* Instruction *
Please write out every caption in this listing word for word, leaving the pictures out of your answer.

* Source data *
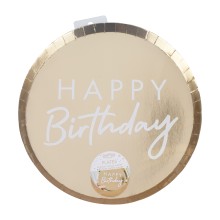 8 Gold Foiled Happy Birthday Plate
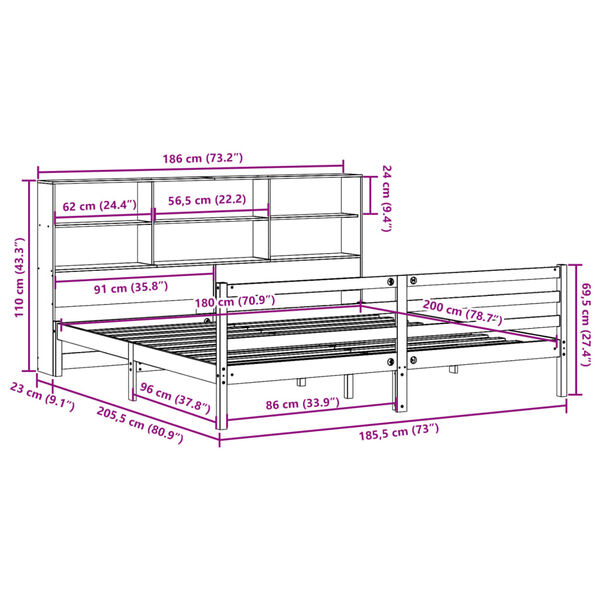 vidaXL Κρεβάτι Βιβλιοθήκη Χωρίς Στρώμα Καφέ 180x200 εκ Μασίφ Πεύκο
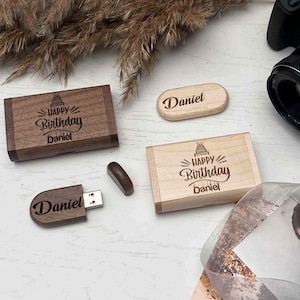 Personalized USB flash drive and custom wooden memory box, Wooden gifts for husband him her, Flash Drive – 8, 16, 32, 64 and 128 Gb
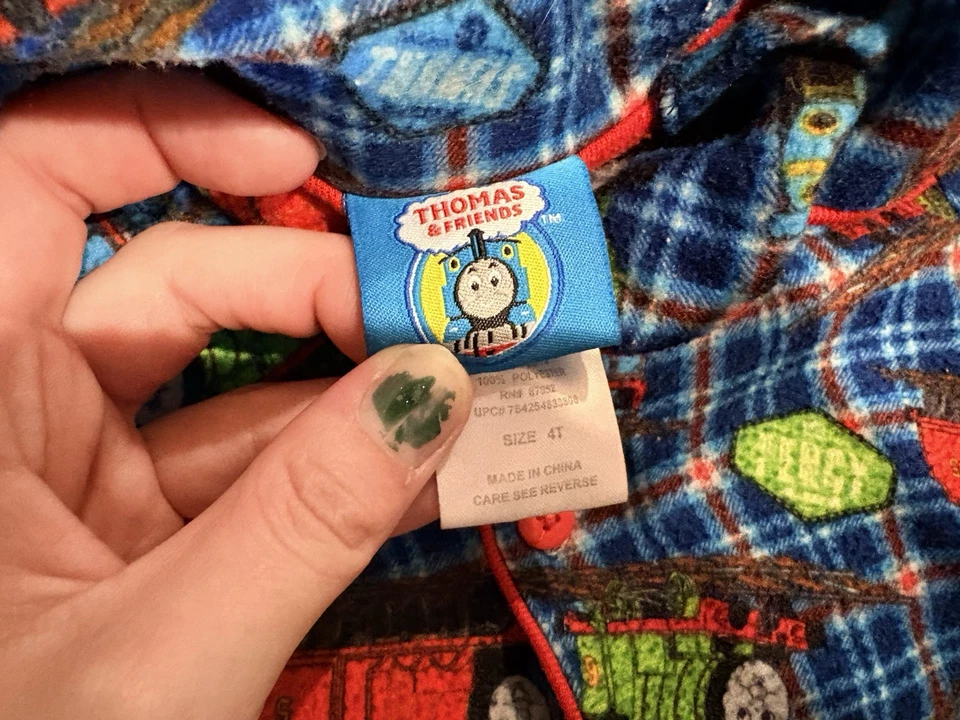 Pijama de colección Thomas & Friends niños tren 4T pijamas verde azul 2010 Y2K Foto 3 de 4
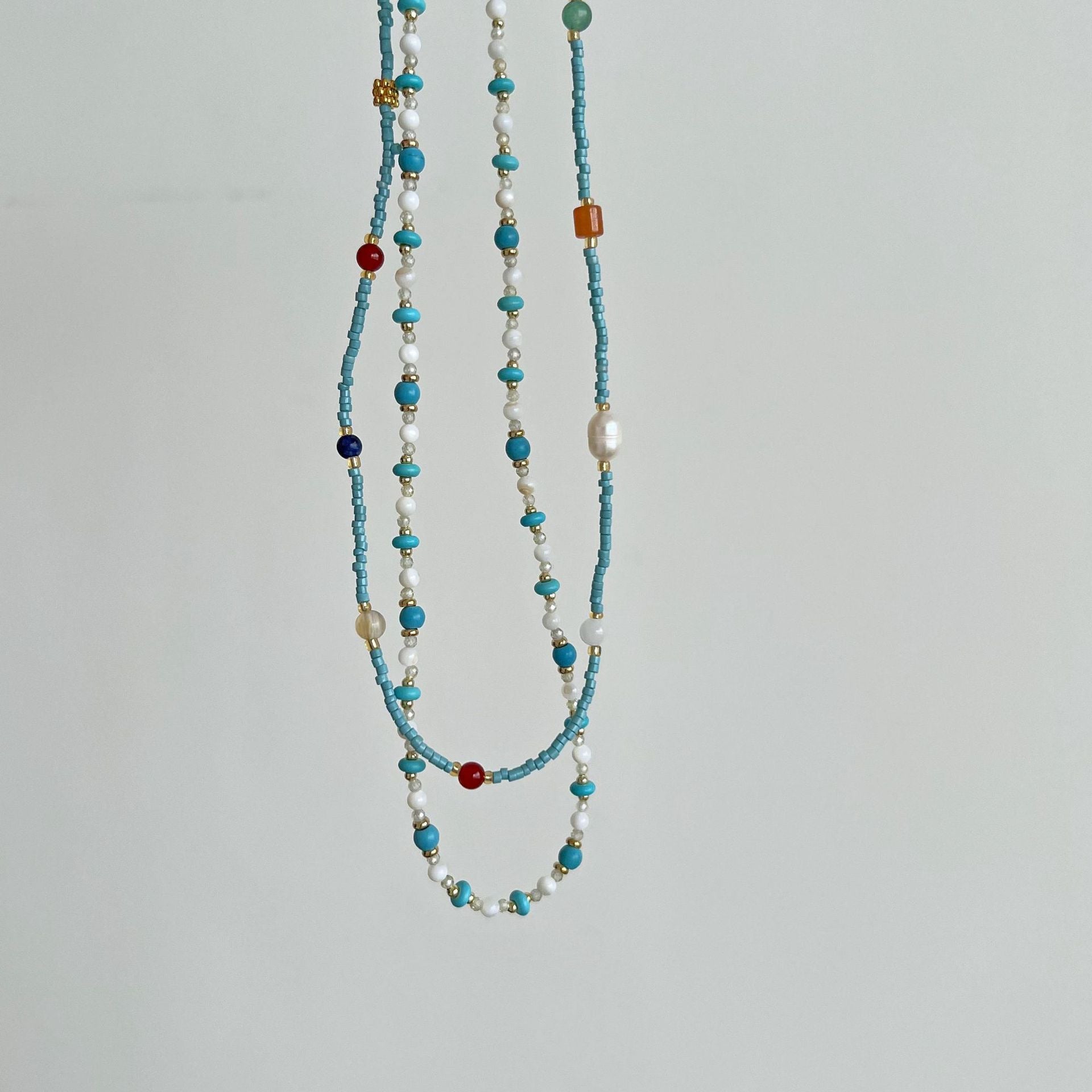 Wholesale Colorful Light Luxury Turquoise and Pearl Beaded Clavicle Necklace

* Written response *
 8 Gold Foiled Happy Birthday Plate
 vidaXL Κρεβάτι Βιβλιοθήκη Χωρίς Στρώμα Καφέ 180x200 εκ Μασίφ Πεύκο
 Personalized USB flash drive and custom wooden memory box, Wooden gifts for husband him her, Flash Drive – 8, 16, 32, 64 and 128 Gb
 Pijama de colección Thomas & Friends niños tren 4T pijamas verde azul 2010 Y2K Foto 3 de 4
 Wholesale Colorful Light Luxury Turquoise and Pearl Beaded Clavicle Necklace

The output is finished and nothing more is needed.